Palavras-chave: Literatura Russa; Poesia Russa; Estilística.
Esta comunicação analisa o academic novel Pnin (1957), de Vladimir Nabokov, à luz da experiência do exílio e das consequências traumáticas que essa condição impõe à trajetória fragmentada do protagonista, o professor russo Timofey Pnin. Partindo da figura do intelectual europeu deslocado no pós-guerra — o outcast inserido no ambiente universitário norte-americano, conforme delineado por Edward Said —, busca-se evidenciar como a comicidade que permeia as desventuras de Pnin encobre uma profunda melancolia e o trauma de um duplo exílio.
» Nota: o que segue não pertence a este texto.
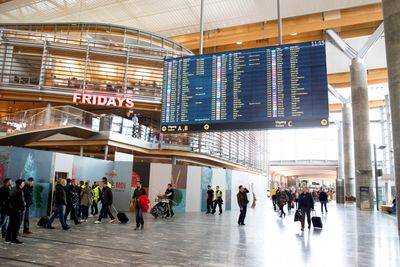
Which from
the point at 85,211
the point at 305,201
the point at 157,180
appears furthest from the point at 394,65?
the point at 157,180

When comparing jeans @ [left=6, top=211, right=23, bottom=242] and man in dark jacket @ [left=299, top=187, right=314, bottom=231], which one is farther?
man in dark jacket @ [left=299, top=187, right=314, bottom=231]

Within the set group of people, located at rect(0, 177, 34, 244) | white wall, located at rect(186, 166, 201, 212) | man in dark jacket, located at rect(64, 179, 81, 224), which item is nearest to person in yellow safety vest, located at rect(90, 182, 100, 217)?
man in dark jacket, located at rect(64, 179, 81, 224)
Esses aspectos, intensificados pela inaptidão linguística e pela marginalização social da personagem em sua nova realidade, serão discutidos à luz das reflexões de Theodor W. Adorno e Joseph Brodsky. Sustenta-se a hipótese de que a História e a dor são elementos estruturantes da narrativa, manifestando-se através das crises alucinatórias do protagonista, e de que Pnin, ao resistir à mediocridade intelectual que o cerca e ao afirmar que “the history of man is the history of pain”, converte-se em metonímia do sofrimento humano na modernidade.
Palavras-chave: Nabokov; Pnin; Academic Novel; Exílio; Memória.